Selection:

-------------------------

For the third time, Twitter had the opportunity to participate in Google Summer of Code (GSoC), and we wanted to share news on the resulting open source activities. Unlike many GSoC participating organizations that focus on a single ecosystem, Twitter has a variety of projects that span multiple programming languages and communities. They include:
Use zero-copy read path in @ApacheParquet
Sunyu Duan worked with mentors Julien Le Dem (@J_) and Gera Shegalov (@gerashegalov) on improving performance in Parquet by using the new ByteBuffer based APIs in Hadoop. As a result of the work over the summer, performance has improved up to 40% based on initial testing and the work will make its way into the next Parquet release.
A pluggable algorithm to choose next EventLoop in Netty
Jakob Buchgraber worked with mentor Norman Maurer (@normanmaurer) to add pluggable algorithm support to Netty’s event loop (see pull request). At the start of the summer when a new EventLoop was needed to register a Channel, EventLoopGroup implementations used a round-robin like algorithm to choose the next EventLoop. This was challenging because different events may become more busy than others over time, hence the need for Jakob’s project to support pluggable algorithms to increase performance.

-------------------------

Rows:
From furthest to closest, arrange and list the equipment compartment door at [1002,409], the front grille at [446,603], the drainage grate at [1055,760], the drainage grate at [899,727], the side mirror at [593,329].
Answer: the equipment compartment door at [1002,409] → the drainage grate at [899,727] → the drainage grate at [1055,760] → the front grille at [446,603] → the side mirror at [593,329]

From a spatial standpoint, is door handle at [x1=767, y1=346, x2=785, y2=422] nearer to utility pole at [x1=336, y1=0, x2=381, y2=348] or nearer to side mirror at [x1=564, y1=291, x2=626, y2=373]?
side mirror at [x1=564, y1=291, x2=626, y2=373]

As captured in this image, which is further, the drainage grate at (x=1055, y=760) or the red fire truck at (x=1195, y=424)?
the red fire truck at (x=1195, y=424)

-------------------------

Aim: In two sentences, summarize the post above about Twitter's Google Summer of Code projects.

Result for this task: Twitter took part in Google Summer of Code for the third time, with projects that span several programming languages and communities. Sunyu Duan used the new ByteBuffer-based APIs in Hadoop to improve Parquet performance by up to 40% in initial testing, and Jakob Buchgraber added pluggable algorithm support to Netty's event loop, which had relied on a round-robin-like algorithm to choose the next EventLoop.